**Task directions:**
Retype exactly the stretch of lines that begins at the line containing "What distance lies" and ends at the last line of the data, with no other lines.

**Provided entries:**

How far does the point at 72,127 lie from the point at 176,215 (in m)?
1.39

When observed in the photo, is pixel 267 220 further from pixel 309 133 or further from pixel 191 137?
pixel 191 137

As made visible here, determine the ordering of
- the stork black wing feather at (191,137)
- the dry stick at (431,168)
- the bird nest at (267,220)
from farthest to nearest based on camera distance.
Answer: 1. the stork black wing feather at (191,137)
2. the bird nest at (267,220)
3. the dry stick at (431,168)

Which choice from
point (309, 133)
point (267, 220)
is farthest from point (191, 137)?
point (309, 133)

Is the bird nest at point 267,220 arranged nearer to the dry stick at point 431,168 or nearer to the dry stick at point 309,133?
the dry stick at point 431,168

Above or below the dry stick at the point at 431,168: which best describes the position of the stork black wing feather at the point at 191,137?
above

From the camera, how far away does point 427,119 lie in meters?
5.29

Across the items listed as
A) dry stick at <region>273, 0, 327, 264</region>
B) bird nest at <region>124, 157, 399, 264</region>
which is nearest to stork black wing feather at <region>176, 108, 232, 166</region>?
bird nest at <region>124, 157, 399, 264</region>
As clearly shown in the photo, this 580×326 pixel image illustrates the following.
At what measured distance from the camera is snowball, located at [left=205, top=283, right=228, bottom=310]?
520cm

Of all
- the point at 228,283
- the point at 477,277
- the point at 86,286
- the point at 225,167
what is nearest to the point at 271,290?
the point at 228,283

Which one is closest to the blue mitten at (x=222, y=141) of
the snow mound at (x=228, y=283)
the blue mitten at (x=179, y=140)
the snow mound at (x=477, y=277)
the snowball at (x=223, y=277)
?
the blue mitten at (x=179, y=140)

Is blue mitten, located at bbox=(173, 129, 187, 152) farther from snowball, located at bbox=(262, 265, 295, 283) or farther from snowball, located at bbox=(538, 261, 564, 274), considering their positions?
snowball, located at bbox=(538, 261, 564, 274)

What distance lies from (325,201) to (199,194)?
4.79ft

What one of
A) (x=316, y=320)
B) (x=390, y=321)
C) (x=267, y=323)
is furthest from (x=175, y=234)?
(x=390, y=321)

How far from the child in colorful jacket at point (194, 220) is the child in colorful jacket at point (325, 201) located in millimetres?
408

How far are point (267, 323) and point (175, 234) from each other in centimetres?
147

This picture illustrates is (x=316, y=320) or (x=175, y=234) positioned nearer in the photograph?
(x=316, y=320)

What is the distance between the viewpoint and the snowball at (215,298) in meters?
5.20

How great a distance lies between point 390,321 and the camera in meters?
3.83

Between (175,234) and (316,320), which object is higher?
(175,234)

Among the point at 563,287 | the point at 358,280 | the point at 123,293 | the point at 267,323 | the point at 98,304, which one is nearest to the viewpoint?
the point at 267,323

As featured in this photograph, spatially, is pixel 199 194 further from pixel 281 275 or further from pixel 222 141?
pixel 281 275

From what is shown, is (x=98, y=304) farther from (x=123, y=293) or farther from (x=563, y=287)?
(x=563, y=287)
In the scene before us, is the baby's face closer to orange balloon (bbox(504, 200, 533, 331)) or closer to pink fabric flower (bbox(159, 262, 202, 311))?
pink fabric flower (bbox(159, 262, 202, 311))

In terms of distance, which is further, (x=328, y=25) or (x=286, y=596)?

**Finished task:**
What distance lies from (325,201) to (199,194)?
4.79ft

What one of
A) (x=316, y=320)
B) (x=390, y=321)
C) (x=267, y=323)
is furthest from (x=175, y=234)?
(x=390, y=321)

How far from the child in colorful jacket at point (194, 220) is the child in colorful jacket at point (325, 201) located in millimetres?
408

How far are point (267, 323) and point (175, 234) from each other in centimetres?
147

This picture illustrates is (x=316, y=320) or (x=175, y=234) positioned nearer in the photograph?
(x=316, y=320)

What is the distance between the viewpoint and the snowball at (215,298) in meters?
5.20

How great a distance lies between point 390,321 and the camera in meters?
3.83

Between (175,234) and (316,320), which object is higher?
(175,234)

Among the point at 563,287 | the point at 358,280 | the point at 123,293 | the point at 267,323 | the point at 98,304, which one is nearest to the viewpoint?
the point at 267,323

As featured in this photograph, spatially, is pixel 199 194 further from pixel 281 275 or further from pixel 222 141?
pixel 281 275

From what is shown, is (x=98, y=304) farther from (x=123, y=293) or farther from (x=563, y=287)?
(x=563, y=287)
In the scene before us, is the baby's face closer to orange balloon (bbox(504, 200, 533, 331)) or closer to pink fabric flower (bbox(159, 262, 202, 311))?
pink fabric flower (bbox(159, 262, 202, 311))

In terms of distance, which is further, (x=328, y=25) or (x=286, y=596)?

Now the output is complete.